* To do
Please return the items below exactly as they appear, everything from the line containing "What is the measure" down to the end of the items.

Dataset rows

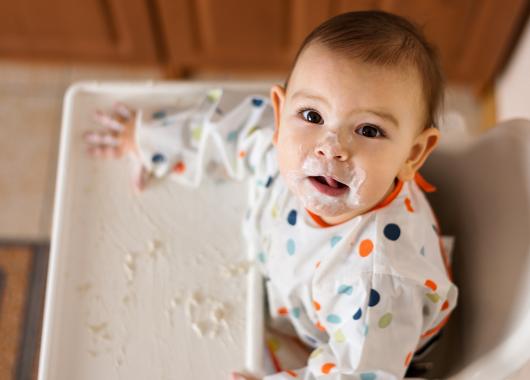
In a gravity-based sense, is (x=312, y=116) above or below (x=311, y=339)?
above

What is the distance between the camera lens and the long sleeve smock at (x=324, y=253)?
24.8 inches

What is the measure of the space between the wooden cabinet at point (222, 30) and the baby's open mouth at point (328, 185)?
0.66 meters

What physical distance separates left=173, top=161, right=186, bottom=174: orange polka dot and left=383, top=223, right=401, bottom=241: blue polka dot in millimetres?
275

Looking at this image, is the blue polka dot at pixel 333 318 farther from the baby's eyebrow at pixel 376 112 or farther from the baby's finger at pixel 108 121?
the baby's finger at pixel 108 121

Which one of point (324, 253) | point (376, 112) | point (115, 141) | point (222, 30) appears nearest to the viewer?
point (376, 112)

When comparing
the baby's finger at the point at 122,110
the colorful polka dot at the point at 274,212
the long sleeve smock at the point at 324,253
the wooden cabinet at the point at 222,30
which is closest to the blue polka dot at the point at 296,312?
the long sleeve smock at the point at 324,253

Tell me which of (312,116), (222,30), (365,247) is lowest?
(365,247)

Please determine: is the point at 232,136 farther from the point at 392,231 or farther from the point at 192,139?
the point at 392,231

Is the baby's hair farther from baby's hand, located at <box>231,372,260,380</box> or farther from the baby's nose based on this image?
baby's hand, located at <box>231,372,260,380</box>

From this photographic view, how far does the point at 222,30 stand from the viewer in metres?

* Task solution
What is the measure of the space between the wooden cabinet at point (222, 30) and the baby's open mouth at point (328, 185)?
0.66 meters

What physical distance separates left=173, top=161, right=186, bottom=174: orange polka dot and left=383, top=223, right=401, bottom=241: blue polka dot in millimetres?
275

Looking at this image, is the blue polka dot at pixel 333 318 farther from the baby's eyebrow at pixel 376 112 or farther from the baby's finger at pixel 108 121?
the baby's finger at pixel 108 121

Which one of point (324, 253) | point (376, 112) | point (115, 141) | point (222, 30) appears nearest to the viewer?
point (376, 112)

When comparing
the baby's finger at the point at 122,110
the colorful polka dot at the point at 274,212
the long sleeve smock at the point at 324,253
the wooden cabinet at the point at 222,30
which is closest to the blue polka dot at the point at 296,312?
the long sleeve smock at the point at 324,253

Tell me which of (312,116), (222,30), (365,247) is lowest?
(365,247)

Please determine: is the point at 232,136 farther from the point at 392,231 or farther from the point at 192,139?
the point at 392,231

Is the baby's hair farther from baby's hand, located at <box>231,372,260,380</box> or farther from the baby's nose based on this image?
baby's hand, located at <box>231,372,260,380</box>

From this photographic view, how far does the point at 222,30 stand from the viewer in metres?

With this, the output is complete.